Contents

Direct-style concurrent streaming

Adam Warski

07 Oct 2024.7 minutes read

Direct-style concurrent streaming webp image

Ox, a Scala library for safe direct-style concurrency and resiliency on the JVM, gained a new implementation of concurrent streaming. It allows data processing pipelines to be defined using a functional API, imperative API, or both at the same time.

Streaming functionality isn't new in Ox: the previous implementation was based entirely on channels. While this worked, it had some drawbacks: each transformation stage introduced an asynchronous boundary. This might be inefficient: if you have a number of non-blocking and non-CPU-intensive stages, such as .filter, .mapStateful or .interleave, the asynchronous boundaries are simply not necessary.

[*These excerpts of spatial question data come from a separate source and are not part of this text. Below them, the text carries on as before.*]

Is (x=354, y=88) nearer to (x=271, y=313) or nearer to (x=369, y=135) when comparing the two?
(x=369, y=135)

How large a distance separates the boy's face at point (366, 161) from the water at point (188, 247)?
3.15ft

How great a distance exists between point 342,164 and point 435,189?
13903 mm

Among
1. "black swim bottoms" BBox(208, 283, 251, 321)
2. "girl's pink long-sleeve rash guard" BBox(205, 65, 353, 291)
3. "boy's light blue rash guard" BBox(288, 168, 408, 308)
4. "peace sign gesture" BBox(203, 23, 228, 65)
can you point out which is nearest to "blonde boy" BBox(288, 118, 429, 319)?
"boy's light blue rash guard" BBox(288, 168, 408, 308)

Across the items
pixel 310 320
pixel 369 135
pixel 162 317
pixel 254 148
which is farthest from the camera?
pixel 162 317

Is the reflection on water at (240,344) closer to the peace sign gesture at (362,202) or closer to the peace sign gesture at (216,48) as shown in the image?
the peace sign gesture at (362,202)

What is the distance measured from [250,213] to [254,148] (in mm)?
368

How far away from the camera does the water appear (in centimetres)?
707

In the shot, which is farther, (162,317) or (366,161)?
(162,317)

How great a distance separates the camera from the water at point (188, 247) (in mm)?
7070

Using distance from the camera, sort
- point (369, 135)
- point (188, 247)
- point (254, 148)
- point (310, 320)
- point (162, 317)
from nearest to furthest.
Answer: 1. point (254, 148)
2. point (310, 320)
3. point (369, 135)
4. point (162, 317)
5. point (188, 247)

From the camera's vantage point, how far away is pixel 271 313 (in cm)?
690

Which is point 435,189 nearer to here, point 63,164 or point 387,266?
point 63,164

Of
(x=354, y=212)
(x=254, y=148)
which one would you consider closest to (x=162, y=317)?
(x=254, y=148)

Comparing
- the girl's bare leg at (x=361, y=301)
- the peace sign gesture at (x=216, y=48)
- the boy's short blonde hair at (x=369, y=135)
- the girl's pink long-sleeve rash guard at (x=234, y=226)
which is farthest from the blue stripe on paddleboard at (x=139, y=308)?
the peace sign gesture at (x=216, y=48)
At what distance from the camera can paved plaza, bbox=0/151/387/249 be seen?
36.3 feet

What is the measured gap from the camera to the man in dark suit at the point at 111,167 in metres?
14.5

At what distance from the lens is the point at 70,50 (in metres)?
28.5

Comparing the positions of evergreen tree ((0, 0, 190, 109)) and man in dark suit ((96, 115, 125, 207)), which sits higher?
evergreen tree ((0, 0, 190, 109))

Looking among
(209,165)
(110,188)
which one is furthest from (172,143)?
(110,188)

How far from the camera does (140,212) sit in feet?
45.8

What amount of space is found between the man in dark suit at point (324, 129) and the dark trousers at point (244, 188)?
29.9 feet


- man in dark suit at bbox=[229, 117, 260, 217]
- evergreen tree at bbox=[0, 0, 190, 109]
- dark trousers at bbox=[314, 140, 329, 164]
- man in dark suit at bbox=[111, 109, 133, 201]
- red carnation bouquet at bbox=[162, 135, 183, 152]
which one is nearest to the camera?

Hence, this approach caused too much concurrency.

To improve this situation, we're introducing the flow API. Channels remain the basic building block and continue offering an imperative way of defining data transformations. On top of channels, flows offer a functional API, with a number of high-level combinators well-known from other streaming libraries, such as Akka Streams or fs2.

Let's take a closer look at how flows work and interoperate with channels!

Just as the channels in Ox are based on an algorithm from Kotlin, asynchronous flows are also implemented there.

An example flow

Here's a short example of the flow API in action, runnable with Scala CLI:

//> using dep "com.softwaremill.ox::core:0.5.0"

import ox.flow.Flow
import java.net.URI

@main def capitals(): Unit =
  Flow
    .fromValues("Poland", "Argentina", "Italy", "Germany", 
      "Republic of India",  "France", "Japan", "United Kingdom", 
      "Australia", "USA")
    .map(_.toLowerCase().replace(" ", "%20"))
    .mapPar(3)(country =>
      val getCapital = new URI(
        s"https://restcountries.com/v3.1/name/$country?fields=capital")
      Flow
        .fromInputStream(getCapital.toURL().openStream())
        .linesUtf8
        .take(1)
        .runToList()
    )
    .runForeach(println)

The first characteristic of flows is that they are lazily evaluated. By invoking the .map, .filter, etc. methods, we only describe how the data should be transformed. Nothing happens until the flow is run.

The second important point is that concurrency is hidden. You describe what you need using the provided high-level methods; there's no need to use channels directly, not to mention other concurrency primitives.

Finally, we can use effectful blocking operations without any loss of expressivity of performance. That's thanks to Java's virtual threads and structured concurrency, as implemented in Java 21+ and Ox.

Dissecting the flow

To get a better understanding of how flows work, let's take a look at the various combinators used in the example above. First, we've got Flow.fromValues(...). This creates a Flow[String]: a description of a flow which, when run, will emit a number of strings. Here, this is a finite list of countries, but potentially flows might also be infinite.

Flow
  .fromValues(...)
  .map(country => ...)

Then, we .map this flow, lowercasing the names and doing a poor man's URL-encoding (don't do this in production ;) ). Once again, no data is processed, as we haven't run the flow yet. We've simply obtained another instance of Flow[String], which contains two stages: one producing the values and the other mapping them. If we were to run the flow at this point, both stages would run on the calling thread with no concurrency.

Flow
  .fromValues(...)
  .map(country => ...)
  .mapPar(3)(country =>
      ...
  )

It gets more interesting by the time we reach .mapPar. This combinator maps over each element of the incoming flow, running up to 3 mapping function invocations concurrently. This is useful if the mapping function performs effects or is otherwise blocking. And that's the case here: we perform an HTTP GET request for each country to convert the country name to the capital name.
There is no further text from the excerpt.